I don't fully disagree with this but I do have some of my own thoughts regarding the whole process.
I'm personally a second-time reapplicant. In other words, this is my third attempt at entering medical school after the two previous years going very poorly. I'm not a stellar applicant by any shot, nowhere a superstar interviewee, and a standard deviation or two older than the average applicant. Today, I'm still without an acceptance, but I am on multiple waitlists, something I would have never dreamed of and am thankful for.
In the schools I have interviewed with, almost all of them will not reject you outright after an interview. Rather, they'll put you on the waitlist, and you won't hear back from them until late April when waitlist movement begins. Around March/April, you may get a rejection, withdrawing you from the waitlist, but many will just leave you in the dark until July or August when school starts. For some schools, you also have no clue where you stand in their waitlist pool filled with hundreds others like you.

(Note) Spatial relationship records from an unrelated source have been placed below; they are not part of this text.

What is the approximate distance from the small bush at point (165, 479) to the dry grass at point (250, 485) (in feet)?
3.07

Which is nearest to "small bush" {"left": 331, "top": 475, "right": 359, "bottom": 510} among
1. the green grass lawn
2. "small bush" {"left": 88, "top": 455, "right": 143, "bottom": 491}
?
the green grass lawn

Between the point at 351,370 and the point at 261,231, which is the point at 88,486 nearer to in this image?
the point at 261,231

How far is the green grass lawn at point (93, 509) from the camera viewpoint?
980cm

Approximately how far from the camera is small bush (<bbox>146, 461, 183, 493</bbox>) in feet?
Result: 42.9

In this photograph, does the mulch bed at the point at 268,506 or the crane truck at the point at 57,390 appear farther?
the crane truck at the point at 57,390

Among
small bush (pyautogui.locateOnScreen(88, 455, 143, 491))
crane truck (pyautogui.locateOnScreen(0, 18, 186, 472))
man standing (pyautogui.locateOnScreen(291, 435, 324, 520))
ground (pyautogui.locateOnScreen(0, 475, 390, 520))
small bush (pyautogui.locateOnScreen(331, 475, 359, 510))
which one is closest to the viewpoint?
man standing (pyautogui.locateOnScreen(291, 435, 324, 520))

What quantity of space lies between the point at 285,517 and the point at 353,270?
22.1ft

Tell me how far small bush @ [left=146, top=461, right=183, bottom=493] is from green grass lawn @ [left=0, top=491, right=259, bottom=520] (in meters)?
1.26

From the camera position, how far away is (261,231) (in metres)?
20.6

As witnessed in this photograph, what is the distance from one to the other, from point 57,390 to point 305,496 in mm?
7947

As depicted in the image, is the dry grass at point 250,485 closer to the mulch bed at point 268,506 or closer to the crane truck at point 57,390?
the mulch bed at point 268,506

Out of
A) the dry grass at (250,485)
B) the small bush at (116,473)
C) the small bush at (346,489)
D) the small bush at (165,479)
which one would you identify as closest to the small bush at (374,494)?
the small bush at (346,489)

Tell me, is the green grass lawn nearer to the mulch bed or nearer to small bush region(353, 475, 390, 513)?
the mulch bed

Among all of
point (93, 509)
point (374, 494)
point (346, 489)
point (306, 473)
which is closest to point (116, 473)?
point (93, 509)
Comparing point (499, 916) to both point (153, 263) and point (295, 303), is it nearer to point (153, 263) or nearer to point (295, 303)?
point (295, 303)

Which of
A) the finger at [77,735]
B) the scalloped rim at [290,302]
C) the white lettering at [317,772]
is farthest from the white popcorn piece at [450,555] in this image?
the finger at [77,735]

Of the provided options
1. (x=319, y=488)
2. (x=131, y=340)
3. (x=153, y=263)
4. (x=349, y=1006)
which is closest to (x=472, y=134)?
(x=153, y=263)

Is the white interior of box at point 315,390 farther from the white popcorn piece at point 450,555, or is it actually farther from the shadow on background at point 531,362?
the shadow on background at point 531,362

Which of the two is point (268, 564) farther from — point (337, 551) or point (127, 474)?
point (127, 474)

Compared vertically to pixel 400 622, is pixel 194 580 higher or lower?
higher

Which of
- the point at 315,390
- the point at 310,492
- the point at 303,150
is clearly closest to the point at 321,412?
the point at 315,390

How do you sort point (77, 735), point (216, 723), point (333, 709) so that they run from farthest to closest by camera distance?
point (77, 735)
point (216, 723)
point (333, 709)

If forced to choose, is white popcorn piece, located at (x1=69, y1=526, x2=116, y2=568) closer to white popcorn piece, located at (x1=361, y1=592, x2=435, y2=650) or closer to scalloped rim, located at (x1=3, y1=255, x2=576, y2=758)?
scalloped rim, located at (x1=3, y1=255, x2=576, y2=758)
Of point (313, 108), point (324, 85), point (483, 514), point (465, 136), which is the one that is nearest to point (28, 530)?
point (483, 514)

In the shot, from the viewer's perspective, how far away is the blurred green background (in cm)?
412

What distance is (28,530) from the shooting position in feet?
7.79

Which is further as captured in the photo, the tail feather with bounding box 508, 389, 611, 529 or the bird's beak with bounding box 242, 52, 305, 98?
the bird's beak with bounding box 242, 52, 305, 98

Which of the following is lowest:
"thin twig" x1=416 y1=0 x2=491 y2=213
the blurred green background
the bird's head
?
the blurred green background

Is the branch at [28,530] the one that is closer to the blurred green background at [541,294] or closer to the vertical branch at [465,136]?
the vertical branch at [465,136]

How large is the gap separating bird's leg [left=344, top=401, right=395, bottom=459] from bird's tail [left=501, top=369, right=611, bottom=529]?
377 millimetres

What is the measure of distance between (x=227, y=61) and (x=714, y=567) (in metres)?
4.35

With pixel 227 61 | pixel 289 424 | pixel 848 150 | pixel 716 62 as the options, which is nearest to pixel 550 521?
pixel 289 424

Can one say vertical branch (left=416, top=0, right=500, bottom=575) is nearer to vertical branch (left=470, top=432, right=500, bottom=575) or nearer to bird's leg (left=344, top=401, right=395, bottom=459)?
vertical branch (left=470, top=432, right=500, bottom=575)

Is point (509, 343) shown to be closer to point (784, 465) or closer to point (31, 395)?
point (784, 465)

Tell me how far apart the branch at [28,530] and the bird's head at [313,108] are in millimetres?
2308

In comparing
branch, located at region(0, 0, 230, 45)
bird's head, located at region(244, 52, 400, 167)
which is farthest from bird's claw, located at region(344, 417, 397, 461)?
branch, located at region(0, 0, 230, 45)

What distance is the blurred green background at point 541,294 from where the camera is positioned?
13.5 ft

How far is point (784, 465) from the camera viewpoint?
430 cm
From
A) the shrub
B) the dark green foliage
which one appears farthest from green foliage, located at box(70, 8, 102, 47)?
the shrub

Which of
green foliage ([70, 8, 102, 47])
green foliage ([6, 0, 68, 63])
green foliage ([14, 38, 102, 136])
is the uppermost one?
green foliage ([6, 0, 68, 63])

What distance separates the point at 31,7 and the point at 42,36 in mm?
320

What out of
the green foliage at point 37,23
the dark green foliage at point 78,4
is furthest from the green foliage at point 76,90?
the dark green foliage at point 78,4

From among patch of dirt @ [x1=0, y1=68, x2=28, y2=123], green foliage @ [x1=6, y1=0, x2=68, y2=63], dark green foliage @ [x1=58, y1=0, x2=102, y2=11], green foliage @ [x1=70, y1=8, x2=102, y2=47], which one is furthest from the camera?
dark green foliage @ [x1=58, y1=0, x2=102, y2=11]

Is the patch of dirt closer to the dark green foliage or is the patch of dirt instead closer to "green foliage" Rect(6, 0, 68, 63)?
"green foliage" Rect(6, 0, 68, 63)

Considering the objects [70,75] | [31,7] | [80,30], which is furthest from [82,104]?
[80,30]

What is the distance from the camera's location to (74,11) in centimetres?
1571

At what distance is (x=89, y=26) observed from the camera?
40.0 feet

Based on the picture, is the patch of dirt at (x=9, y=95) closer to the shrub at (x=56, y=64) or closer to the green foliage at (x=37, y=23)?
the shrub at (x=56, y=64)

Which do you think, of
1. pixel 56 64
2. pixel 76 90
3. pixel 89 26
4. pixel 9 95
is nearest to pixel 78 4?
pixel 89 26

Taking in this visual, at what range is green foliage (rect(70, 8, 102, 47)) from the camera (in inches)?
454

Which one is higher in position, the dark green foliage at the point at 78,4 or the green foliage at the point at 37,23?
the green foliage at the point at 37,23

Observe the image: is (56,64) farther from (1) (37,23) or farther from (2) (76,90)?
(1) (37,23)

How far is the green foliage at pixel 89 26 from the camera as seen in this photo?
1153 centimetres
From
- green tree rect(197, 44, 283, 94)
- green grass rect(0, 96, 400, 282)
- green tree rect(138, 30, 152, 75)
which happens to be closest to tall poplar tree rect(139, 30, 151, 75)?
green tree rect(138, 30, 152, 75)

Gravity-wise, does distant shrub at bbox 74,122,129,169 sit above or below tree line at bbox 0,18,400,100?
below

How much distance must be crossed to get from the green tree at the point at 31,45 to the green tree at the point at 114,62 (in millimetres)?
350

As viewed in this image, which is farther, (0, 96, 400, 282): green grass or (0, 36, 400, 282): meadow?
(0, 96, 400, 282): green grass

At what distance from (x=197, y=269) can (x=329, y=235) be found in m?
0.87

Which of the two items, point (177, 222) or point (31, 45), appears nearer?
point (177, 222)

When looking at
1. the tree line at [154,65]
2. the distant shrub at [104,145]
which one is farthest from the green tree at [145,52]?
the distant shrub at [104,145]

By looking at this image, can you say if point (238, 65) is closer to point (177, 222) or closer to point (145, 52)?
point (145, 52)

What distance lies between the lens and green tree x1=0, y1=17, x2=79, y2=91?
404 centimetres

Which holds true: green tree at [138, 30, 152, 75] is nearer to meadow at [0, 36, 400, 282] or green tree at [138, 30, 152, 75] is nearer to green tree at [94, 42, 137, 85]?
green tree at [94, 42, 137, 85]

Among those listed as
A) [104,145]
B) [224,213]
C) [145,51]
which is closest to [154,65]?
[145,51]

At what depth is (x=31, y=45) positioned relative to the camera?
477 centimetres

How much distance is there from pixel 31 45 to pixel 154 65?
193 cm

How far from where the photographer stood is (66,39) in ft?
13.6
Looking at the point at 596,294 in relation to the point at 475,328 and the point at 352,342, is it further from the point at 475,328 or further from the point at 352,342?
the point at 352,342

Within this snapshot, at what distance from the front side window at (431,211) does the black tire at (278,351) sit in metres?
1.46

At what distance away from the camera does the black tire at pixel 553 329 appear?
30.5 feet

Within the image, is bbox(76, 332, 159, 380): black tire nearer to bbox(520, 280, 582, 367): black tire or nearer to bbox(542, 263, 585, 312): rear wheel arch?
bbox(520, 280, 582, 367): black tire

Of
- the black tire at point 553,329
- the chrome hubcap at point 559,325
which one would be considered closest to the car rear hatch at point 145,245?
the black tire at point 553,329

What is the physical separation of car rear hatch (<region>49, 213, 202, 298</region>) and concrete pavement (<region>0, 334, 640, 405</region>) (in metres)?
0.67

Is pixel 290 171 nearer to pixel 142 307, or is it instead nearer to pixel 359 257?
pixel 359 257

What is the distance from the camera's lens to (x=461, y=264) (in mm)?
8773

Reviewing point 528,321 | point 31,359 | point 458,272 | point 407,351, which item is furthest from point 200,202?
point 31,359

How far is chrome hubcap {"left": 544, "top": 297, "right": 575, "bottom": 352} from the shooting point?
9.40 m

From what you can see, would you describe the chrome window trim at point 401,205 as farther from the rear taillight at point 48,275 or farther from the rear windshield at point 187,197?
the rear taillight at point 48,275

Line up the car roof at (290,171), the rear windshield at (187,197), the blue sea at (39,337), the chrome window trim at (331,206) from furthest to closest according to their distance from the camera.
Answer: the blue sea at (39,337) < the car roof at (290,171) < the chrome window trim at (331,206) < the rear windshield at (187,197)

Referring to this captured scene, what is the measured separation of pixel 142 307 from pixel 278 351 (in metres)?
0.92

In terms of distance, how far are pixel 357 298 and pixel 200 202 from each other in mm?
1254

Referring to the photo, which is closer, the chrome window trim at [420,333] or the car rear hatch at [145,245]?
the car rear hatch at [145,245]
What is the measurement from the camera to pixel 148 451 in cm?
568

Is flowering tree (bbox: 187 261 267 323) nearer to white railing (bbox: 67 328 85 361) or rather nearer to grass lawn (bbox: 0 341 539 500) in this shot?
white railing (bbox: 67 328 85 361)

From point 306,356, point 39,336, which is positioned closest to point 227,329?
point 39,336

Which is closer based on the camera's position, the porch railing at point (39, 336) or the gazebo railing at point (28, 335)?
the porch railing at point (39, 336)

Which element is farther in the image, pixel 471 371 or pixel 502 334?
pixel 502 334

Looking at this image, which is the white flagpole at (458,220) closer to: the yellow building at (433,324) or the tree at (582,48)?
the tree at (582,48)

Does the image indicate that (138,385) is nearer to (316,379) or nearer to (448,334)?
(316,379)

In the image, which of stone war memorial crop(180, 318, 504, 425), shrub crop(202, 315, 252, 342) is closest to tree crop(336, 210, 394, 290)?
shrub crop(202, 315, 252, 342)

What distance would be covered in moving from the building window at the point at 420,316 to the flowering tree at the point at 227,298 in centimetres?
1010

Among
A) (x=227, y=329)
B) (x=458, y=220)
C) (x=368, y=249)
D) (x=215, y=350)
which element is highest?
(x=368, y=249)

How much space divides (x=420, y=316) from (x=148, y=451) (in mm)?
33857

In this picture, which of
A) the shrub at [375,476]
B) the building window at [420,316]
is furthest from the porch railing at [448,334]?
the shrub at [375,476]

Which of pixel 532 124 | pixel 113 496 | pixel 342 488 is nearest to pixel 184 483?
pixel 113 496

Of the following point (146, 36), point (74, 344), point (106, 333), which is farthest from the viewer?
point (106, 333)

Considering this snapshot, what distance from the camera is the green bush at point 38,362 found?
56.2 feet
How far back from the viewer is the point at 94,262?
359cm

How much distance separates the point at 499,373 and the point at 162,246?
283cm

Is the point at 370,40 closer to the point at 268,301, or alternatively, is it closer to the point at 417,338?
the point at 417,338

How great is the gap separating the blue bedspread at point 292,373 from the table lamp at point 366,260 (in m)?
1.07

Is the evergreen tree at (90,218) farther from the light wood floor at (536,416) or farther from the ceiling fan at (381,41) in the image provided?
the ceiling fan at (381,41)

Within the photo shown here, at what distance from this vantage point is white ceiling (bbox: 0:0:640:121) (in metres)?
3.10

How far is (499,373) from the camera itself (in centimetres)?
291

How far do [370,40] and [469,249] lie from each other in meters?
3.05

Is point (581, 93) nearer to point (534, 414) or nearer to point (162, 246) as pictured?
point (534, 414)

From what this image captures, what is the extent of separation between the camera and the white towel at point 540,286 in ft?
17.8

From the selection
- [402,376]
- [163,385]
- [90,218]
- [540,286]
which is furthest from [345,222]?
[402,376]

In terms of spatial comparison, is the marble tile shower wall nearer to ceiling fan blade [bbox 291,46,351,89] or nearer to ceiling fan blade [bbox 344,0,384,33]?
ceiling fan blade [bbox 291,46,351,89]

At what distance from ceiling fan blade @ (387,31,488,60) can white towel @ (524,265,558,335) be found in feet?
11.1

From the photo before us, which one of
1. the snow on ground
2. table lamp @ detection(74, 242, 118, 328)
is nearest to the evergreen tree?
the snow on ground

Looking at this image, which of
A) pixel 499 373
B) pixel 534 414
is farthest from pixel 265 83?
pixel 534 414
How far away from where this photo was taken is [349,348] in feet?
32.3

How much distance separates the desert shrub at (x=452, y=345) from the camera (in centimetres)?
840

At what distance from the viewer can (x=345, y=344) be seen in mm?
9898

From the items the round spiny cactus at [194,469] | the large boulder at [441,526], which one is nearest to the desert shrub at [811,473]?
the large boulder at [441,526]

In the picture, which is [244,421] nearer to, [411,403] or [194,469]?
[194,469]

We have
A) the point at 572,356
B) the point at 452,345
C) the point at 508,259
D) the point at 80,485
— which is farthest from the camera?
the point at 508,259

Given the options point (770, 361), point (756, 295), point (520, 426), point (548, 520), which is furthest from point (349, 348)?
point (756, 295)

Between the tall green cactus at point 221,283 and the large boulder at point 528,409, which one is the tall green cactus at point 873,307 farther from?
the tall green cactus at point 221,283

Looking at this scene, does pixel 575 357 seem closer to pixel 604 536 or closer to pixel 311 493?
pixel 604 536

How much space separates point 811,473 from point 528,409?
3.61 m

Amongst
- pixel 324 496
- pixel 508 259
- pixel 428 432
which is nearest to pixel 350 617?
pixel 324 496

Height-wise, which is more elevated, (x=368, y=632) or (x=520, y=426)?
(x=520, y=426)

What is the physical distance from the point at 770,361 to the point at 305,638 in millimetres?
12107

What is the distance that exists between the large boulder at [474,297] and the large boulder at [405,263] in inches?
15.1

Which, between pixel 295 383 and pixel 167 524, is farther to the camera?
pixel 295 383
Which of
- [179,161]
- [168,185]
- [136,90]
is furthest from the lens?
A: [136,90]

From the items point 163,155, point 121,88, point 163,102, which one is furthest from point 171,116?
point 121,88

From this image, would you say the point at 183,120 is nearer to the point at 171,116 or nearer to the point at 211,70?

Similarly, UMass seems to also not reject you outright. However, they tend to reject or waitlist the bulk of their interviewees in mid-April, creating a waitlist pool of about 150.
The question I ask is, is it ultimately so different when the waitlist for so many other schools is basically just another Active Consideration? In my opinion, I don't think so. To me, UMass does things quite differently from other schools appearance-wise, but the result ends up feeling about the same.
I do agree that UMass's admissions process can be improved with better transparency, but this isn't a problem with just UMass. It's a problem with many schools, and something I suspect has gotten worse with the influx of applicants the past few years.
Regardless, I hope everyone who is still waiting hears back soon. I know the uncertainty sucks and can feel gut-wrenching, and I dream that everyone will be able to enjoy their next few months without any worry.